Some extra information about Professor Emanuel Fritz who wrote the letter about the Crannell Creek redwood and Captain Elam:
Emanuel Fritz, Professor Emeritus of Forestry, 1886 to 1988. Born in Baltimore, Maryland, he graduated from Cornell mechanical engineering 1908 and taught engineering at Baltimore Polytechnic Institute until 1912. He turned to forestry and earned a master of forestry from Yale University 1914. After working state forestry in New Hampshire, he joined the U.S. Forest Service 1915, working in Montana and then Arizona. During World War I he served in the army in France with aircraft maintenance: reaching the rank of captain.

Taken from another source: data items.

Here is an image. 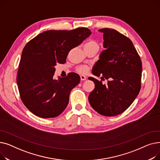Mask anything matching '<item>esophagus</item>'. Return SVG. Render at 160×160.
<instances>
[{"mask_svg": "<svg viewBox=\"0 0 160 160\" xmlns=\"http://www.w3.org/2000/svg\"><path fill=\"white\" fill-rule=\"evenodd\" d=\"M80 80H81L82 81L86 80V77H85V76H83V75H81V76H80Z\"/></svg>", "mask_w": 160, "mask_h": 160, "instance_id": "34e87169", "label": "esophagus"}]
</instances>
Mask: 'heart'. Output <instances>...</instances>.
<instances>
[{"label":"heart","mask_w":160,"mask_h":160,"mask_svg":"<svg viewBox=\"0 0 160 160\" xmlns=\"http://www.w3.org/2000/svg\"><path fill=\"white\" fill-rule=\"evenodd\" d=\"M84 47L86 48H92V47H98V45L96 41H93V40H91L89 41L88 42L85 44ZM78 71L82 74H86L88 72V67L86 66H81L79 67L78 68Z\"/></svg>","instance_id":"obj_1"}]
</instances>
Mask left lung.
<instances>
[{"mask_svg": "<svg viewBox=\"0 0 160 160\" xmlns=\"http://www.w3.org/2000/svg\"><path fill=\"white\" fill-rule=\"evenodd\" d=\"M103 47L92 74L102 75L108 84L93 77L95 89L88 97L98 113L112 117L124 112L138 97L141 89L142 63L132 41L114 29L102 28Z\"/></svg>", "mask_w": 160, "mask_h": 160, "instance_id": "left-lung-1", "label": "left lung"}]
</instances>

In 1919 he joined the UC faculty at Berkeley as Assistant Professor of Forestry.
For most of the following seven decades he was a major figure in California forestry. He was editor of the Journal of Forestry in the early 1930s and served as a member of the Council for the Society of American Foresters. As a consultant to a legislative interim committee in 1943-45 he was a mover in the strengthening state forestry in California. For years he served as consultant to the California Redwood Association and councilor to the Save-the-Redwoods League. He was the founder of the Redwood Region Logging Conference and served as its manager for 22 years. In 1950 he was promoted to Professor of Forestry. Fritz was an active member of the Bohemian Club and participated regularly in the Club's encampments, deliberately using the Club as a means for educating influential people of the state and the nation about redwoods and forestry. He was a member of the forestry faculty for 70 of the 75 years of forestry education at Berkeley.

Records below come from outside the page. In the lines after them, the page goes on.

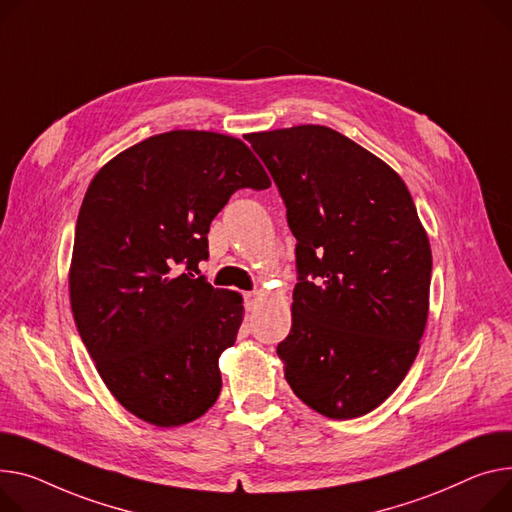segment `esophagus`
Instances as JSON below:
<instances>
[{"label":"esophagus","mask_w":512,"mask_h":512,"mask_svg":"<svg viewBox=\"0 0 512 512\" xmlns=\"http://www.w3.org/2000/svg\"><path fill=\"white\" fill-rule=\"evenodd\" d=\"M259 300H261V294H259V292H249V294H247V304L251 306V309H253V306H257Z\"/></svg>","instance_id":"1"}]
</instances>
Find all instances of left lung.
Returning a JSON list of instances; mask_svg holds the SVG:
<instances>
[{"label":"left lung","mask_w":512,"mask_h":512,"mask_svg":"<svg viewBox=\"0 0 512 512\" xmlns=\"http://www.w3.org/2000/svg\"><path fill=\"white\" fill-rule=\"evenodd\" d=\"M247 140L298 243L284 377L321 416L360 418L401 385L428 321L432 251L414 199L387 162L331 127Z\"/></svg>","instance_id":"8db88e82"}]
</instances>
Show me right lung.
I'll return each instance as SVG.
<instances>
[{
	"label": "right lung",
	"mask_w": 512,
	"mask_h": 512,
	"mask_svg": "<svg viewBox=\"0 0 512 512\" xmlns=\"http://www.w3.org/2000/svg\"><path fill=\"white\" fill-rule=\"evenodd\" d=\"M269 185L245 142L197 129L152 135L90 181L70 265L72 313L100 379L140 420L175 428L216 403L218 360L245 306L193 271L230 195Z\"/></svg>",
	"instance_id": "obj_1"
}]
</instances>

More about The Stump House in Eureka
RODNEY BURNS REDWOOD NOVELTY CO. — Rodney Burns established a factory and business in redwood novelties a at Eureka. February of 1911, in partnership with J. Earl Clark, they established a retail department for local sales and for a mail order business.
The Stump House which was conceived and created by Rodney Burns and his associates, and resembled a redwood log in the forest after being felled. Within the building was an array of manufactured articles. Tourists visiting Eureka visited the factory and bought burl souvenir, Magazines frequently published articles describing the place at the corner of Broadway and Clark street.